On Mashair services, NAHCON had publicly complained of the poor services in Muna and Arafat, but only later to end up hosted to a lavish dinner bankrolled by the same food contractor that shortchanged the pilgrims. What he fails to realize is that the sumptuous dinner he ate with his army of staff was in lieu of the refunds for the Mashair poor feeding. And time shall tell.



It was clear that Mr Hasan’s NAHCON has placed premium in sponsoring friends and family members to hajj (having sponsored over 600 adhoc staff to hajj in 2022), instead of its primary role of providing oversight. This is not to mention the other 400 sponsored pilgrims vaguely designated as ‘stakeholders’.



It is safe to say that those sponsored to applaud the commission over this year’s hajj are oblivious of the pain of raising N2.5 million hajj fare, trauma of missing hajj, disappointment of having poor services, among others.  That is why no state pilgrim agency or tour operator is commending the commission for any “job well done.” As a Muslim, I take solace on the fact that we will be held accountable for what we say and write.


The hajj industry has been subjected to needless crisis, as NAHCON board members petitioned the Office of the Secretary to the Government of the Federation (OSGF), while the executive members are not working in harmony, leaving the staff to exploit the situation to do what they want.

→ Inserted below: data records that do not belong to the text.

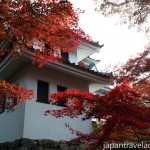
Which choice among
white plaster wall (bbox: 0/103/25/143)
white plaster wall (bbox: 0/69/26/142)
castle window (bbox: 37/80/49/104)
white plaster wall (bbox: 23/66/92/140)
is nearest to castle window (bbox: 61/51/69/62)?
white plaster wall (bbox: 23/66/92/140)

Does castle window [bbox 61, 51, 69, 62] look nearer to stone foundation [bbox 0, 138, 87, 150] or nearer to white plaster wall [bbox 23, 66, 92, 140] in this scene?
white plaster wall [bbox 23, 66, 92, 140]

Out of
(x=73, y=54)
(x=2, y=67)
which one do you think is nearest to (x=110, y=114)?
(x=2, y=67)

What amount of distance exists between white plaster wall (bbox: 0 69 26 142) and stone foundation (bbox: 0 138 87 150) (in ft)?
1.40

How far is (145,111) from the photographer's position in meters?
6.82

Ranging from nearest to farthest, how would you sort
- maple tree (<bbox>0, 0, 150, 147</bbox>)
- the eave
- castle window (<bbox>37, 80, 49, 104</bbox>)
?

Already, pilgrims are threatening court cases, while dozens tour operators are going bankrupt as they count their NAHCON-induced losses. During the operation, the commission was allegedly reduced to a market square, with free-for-all racketeering. The honest staff in the commission have became onlookers who resorted to prayers for change.



This is a wrong time to celebrate the 2022 hajj as successful. Rather, it’s  a time for sober reflection, serious stock taking and soul searching. Instead of playing the ostrich before the cameras, the commission leadership should convene a meeting of all stakeholders and sincerely analyze and address the mundane issues that messed up the 2022 hajj. Even in secular societies, any leadership that is fraught with these glaring allegations of incompetence and financial improprieties should honorably quit. Mr Chairman, ẹ bẹ̀rù Ọlọ́run.